# 1 - Introduction to Deep Reinforcement Learning

Deep RL is a type of Machine Learning where an agent learns how to behave in an environment by performing actions and seeing the results.

In this first unit, you will:

1. Learn the foundations of Deep Reinforcement Learning.

2. Train your Deep Reinforcement Learning agent, a lunar lander to land correctly on the Moon using [Stable-Baselines3](https://stable-baselines3.readthedocs.io/en/master/), a Deep Reinforcement Learning library.

3. Upload this trained agent to the Hugging Face Hub 🤗, a free, open platform where people can share ML models, datasets, and demos.

It’s essential to master these elements before diving into implementing Deep Reinforcement Learning agents. The goal of this chapter is to give you solid foundations.

After this unit, in a bonus unit, you’ll be able to train Huggy the Dog 🐶 to fetch the stick and play with him 🤗.

## 1.1 - What is reinforcement learning?

### 1.1.1 - The big picture

The idea behind Reinforcement Learning is that an **agent** (an AI) will learn from the environment by **interacting with it** (through trial and error) and receiving **rewards** (negative or positive) as feedback for performing actions.

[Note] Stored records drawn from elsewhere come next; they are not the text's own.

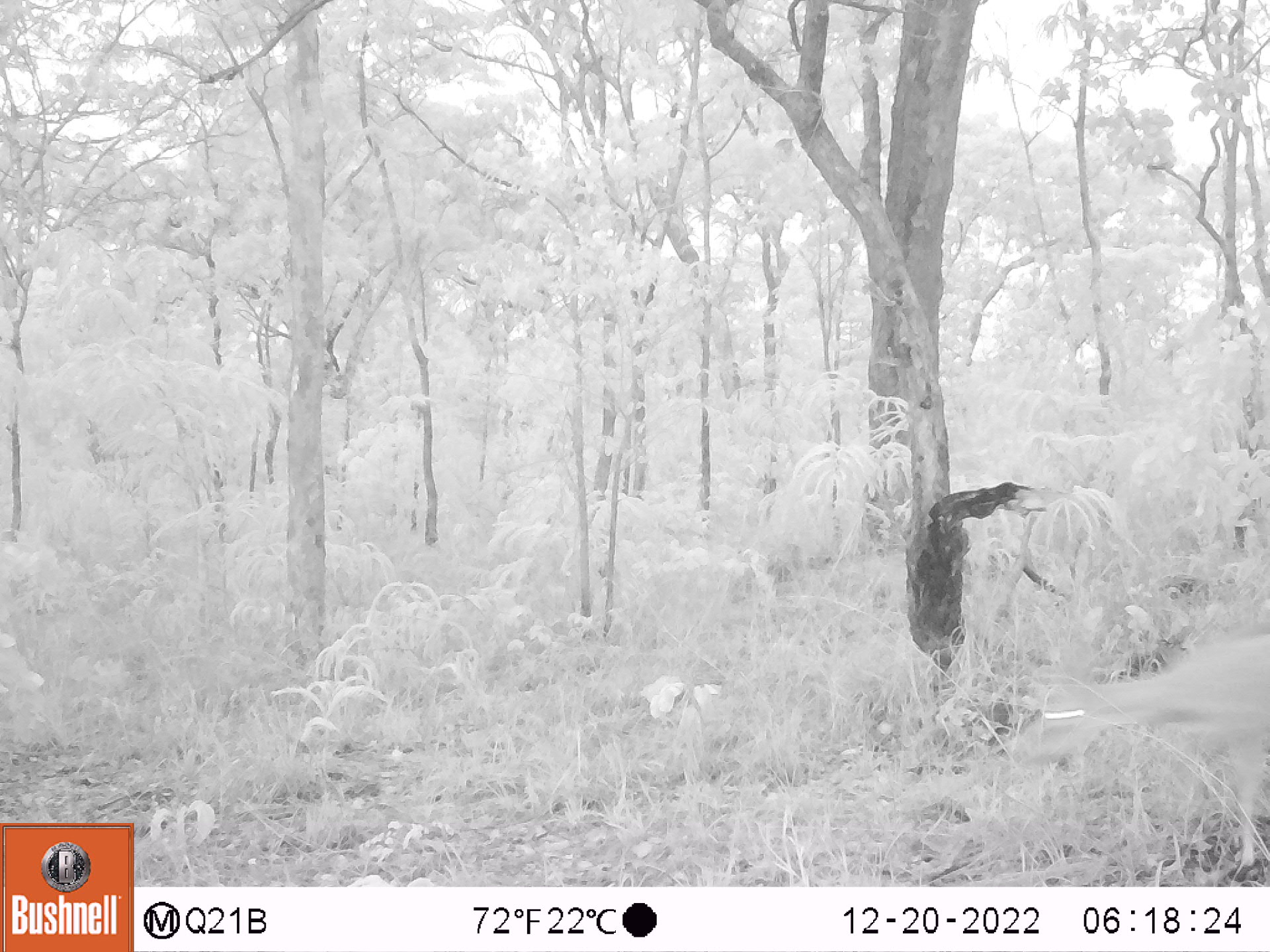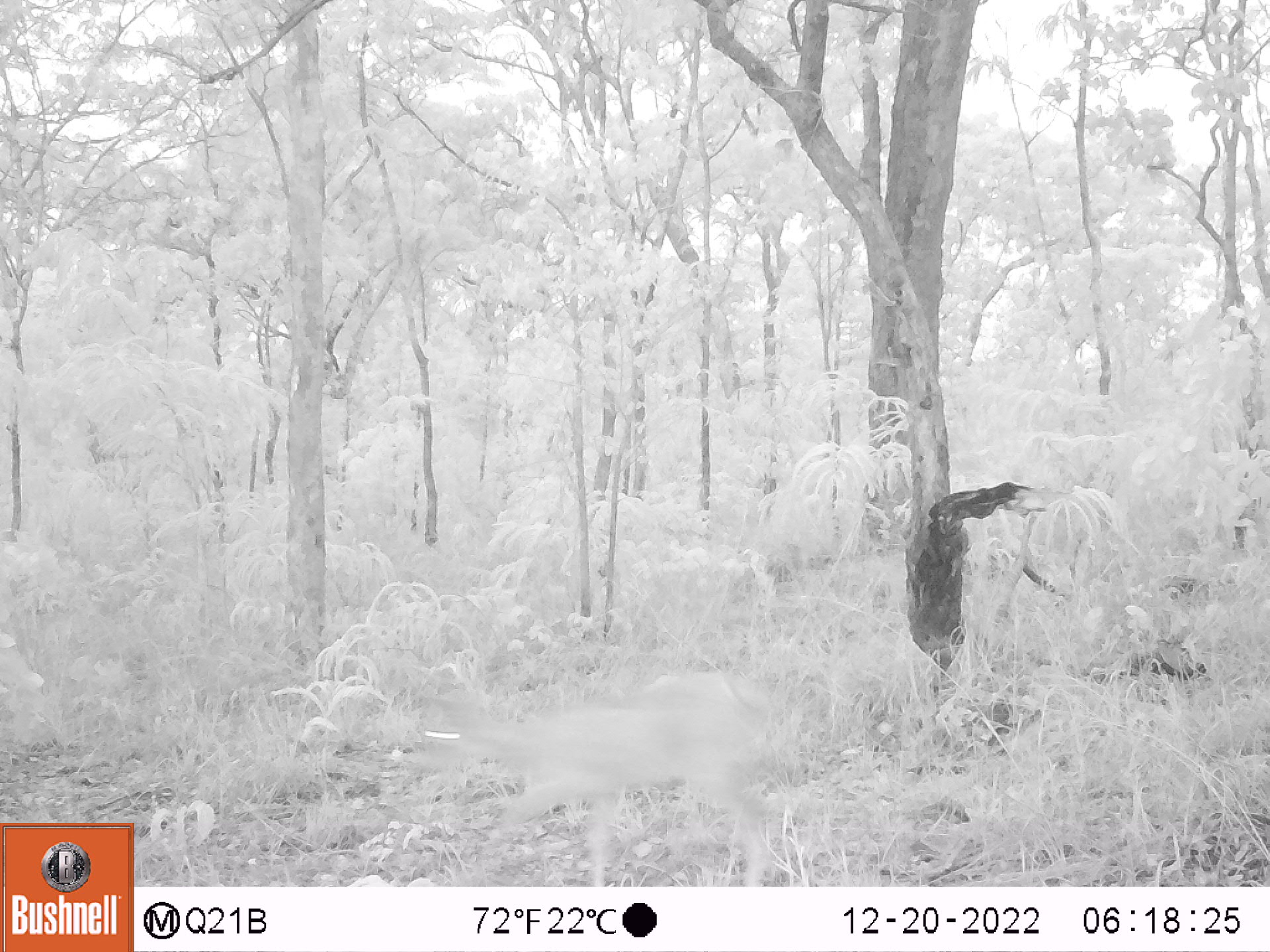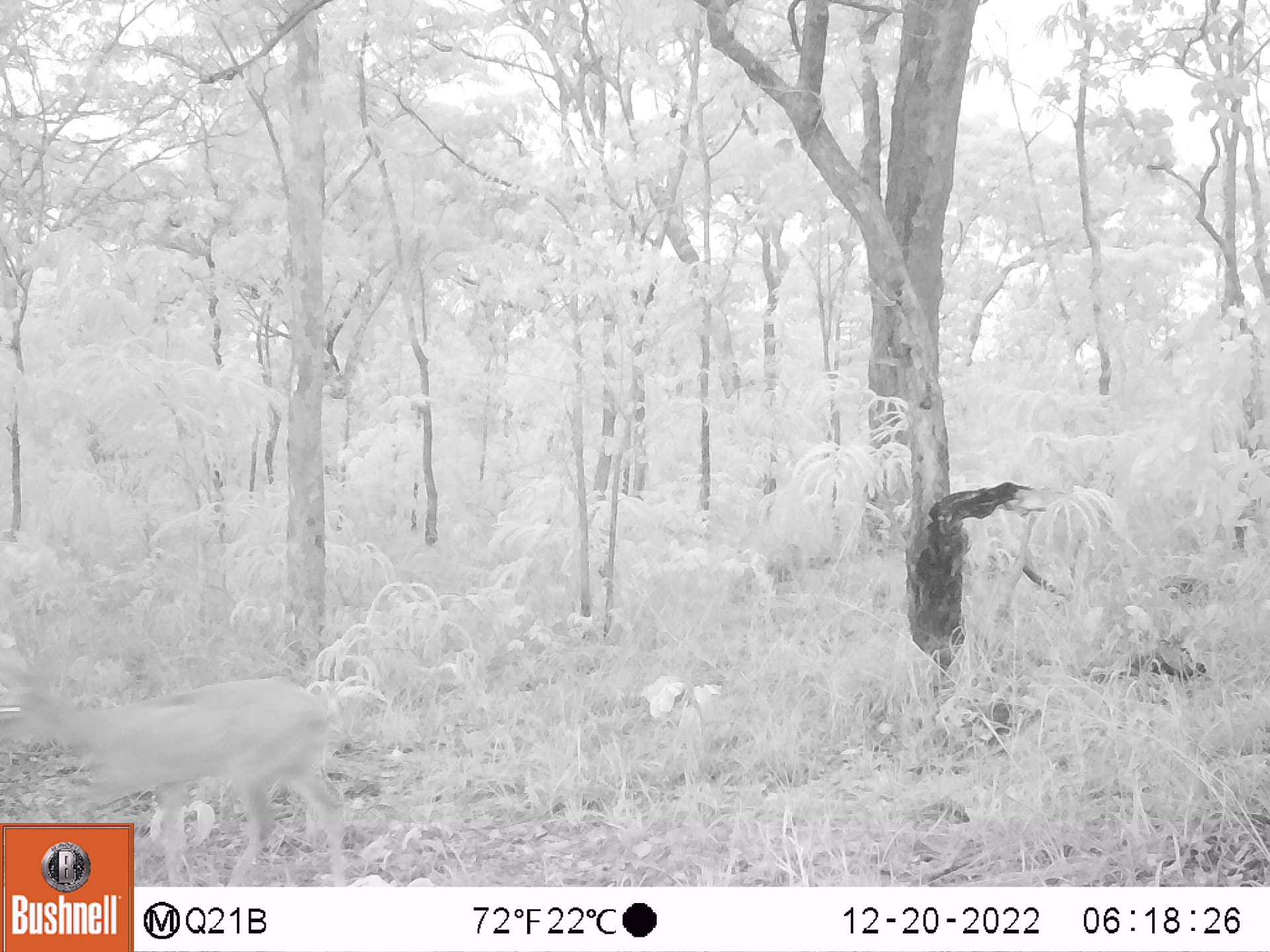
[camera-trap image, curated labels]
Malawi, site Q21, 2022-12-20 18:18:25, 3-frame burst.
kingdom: Animalia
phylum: Chordata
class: Mammalia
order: Artiodactyla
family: Bovidae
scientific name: Antilopinae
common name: small antelope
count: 1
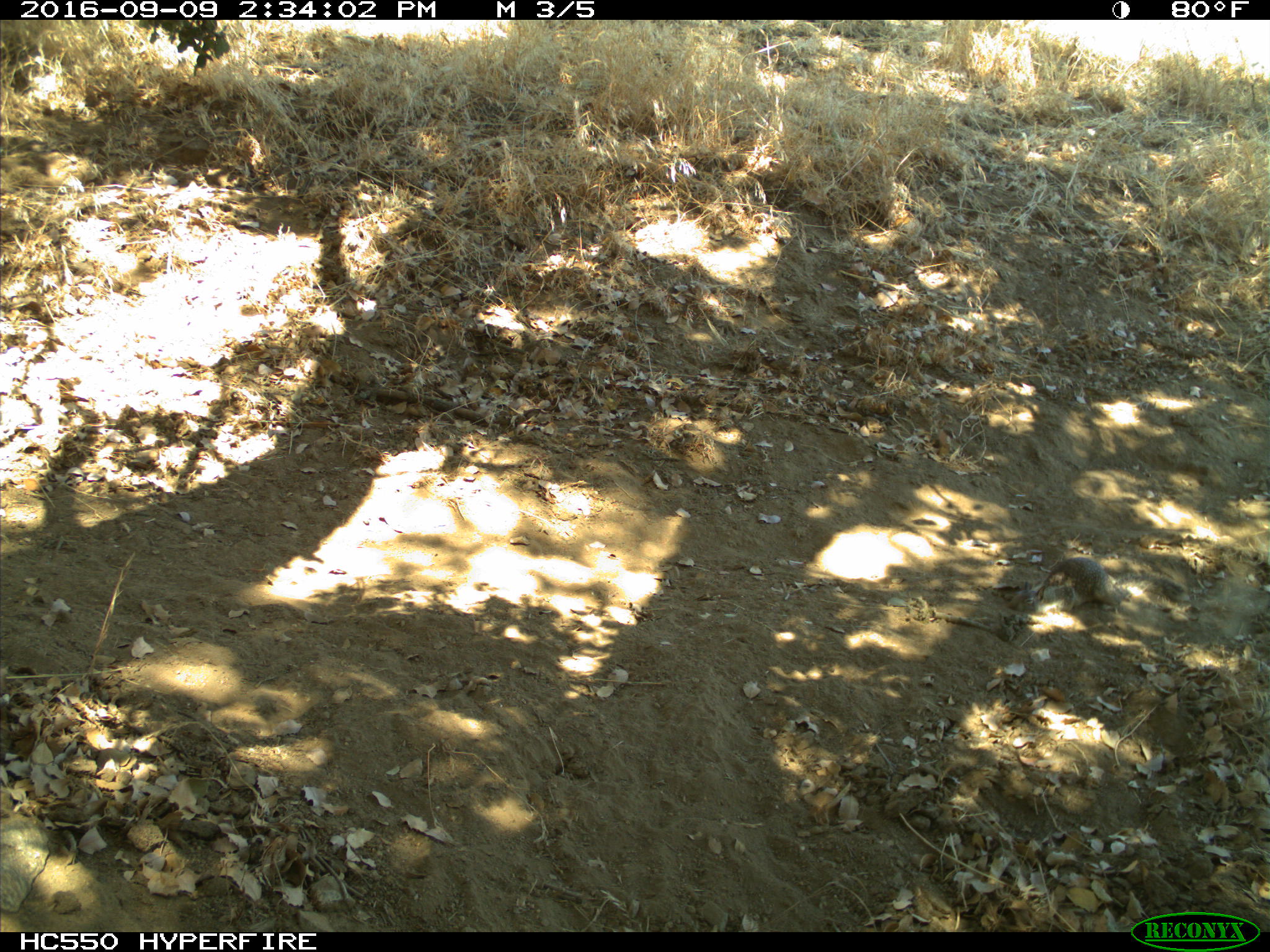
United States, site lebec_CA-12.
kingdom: Animalia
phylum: Chordata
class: Mammalia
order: Rodentia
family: Sciuridae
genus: Otospermophilus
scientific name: Otospermophilus beecheyi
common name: california ground squirrel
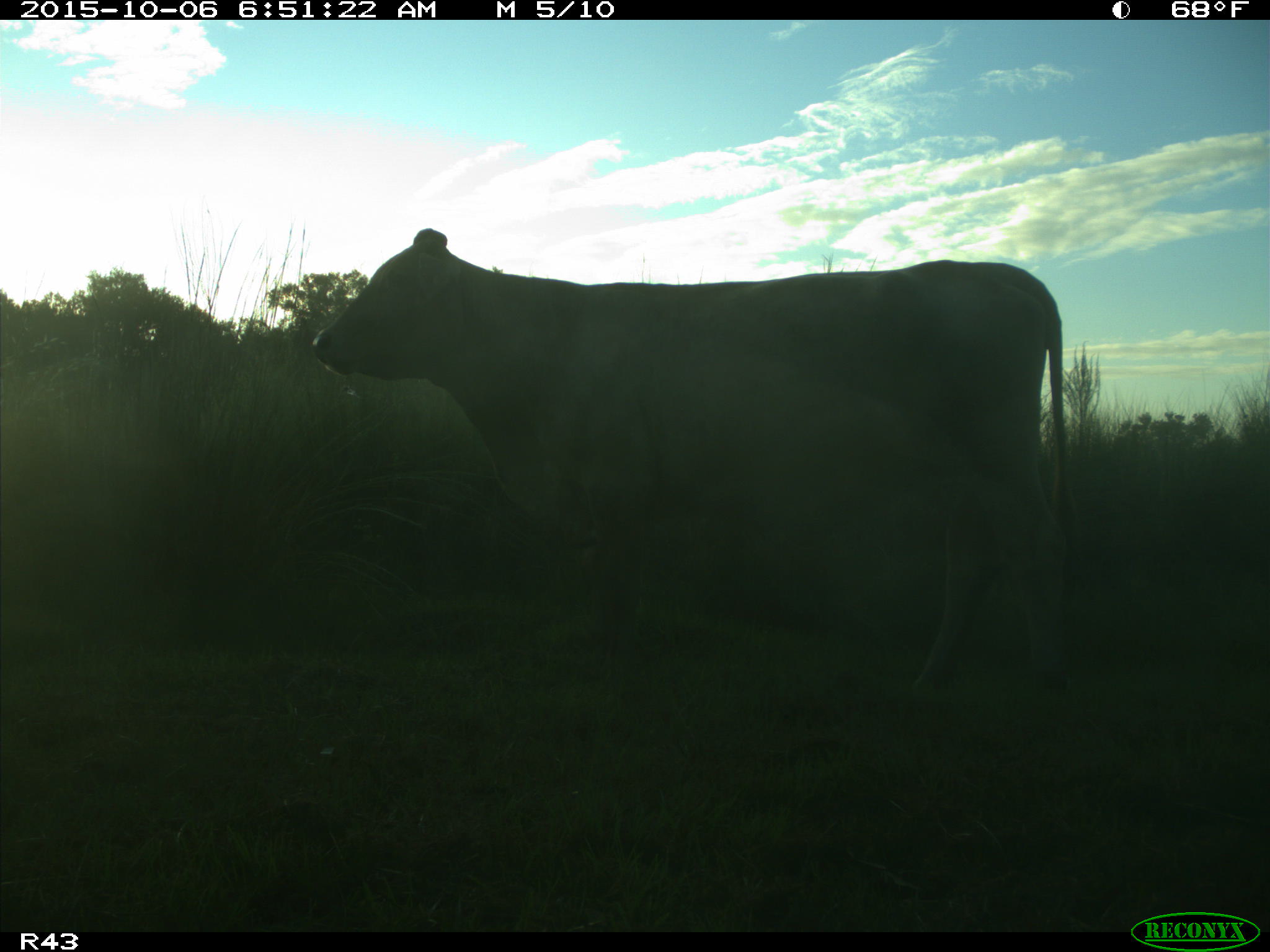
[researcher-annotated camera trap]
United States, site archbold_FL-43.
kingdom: Animalia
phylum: Chordata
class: Mammalia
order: Artiodactyla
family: Bovidae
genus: Bos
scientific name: Bos taurus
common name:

Learning from interactions with the environment comes from our natural experiences.

For instance, imagine putting your little brother in front of a video game he never played, giving him a controller, and leaving him alone.

Your brother will interact with the environment (the video game) by pressing the right button (action). He got a coin, that’s a +1 reward. It’s positive, he just understood that in this game he must get the coins.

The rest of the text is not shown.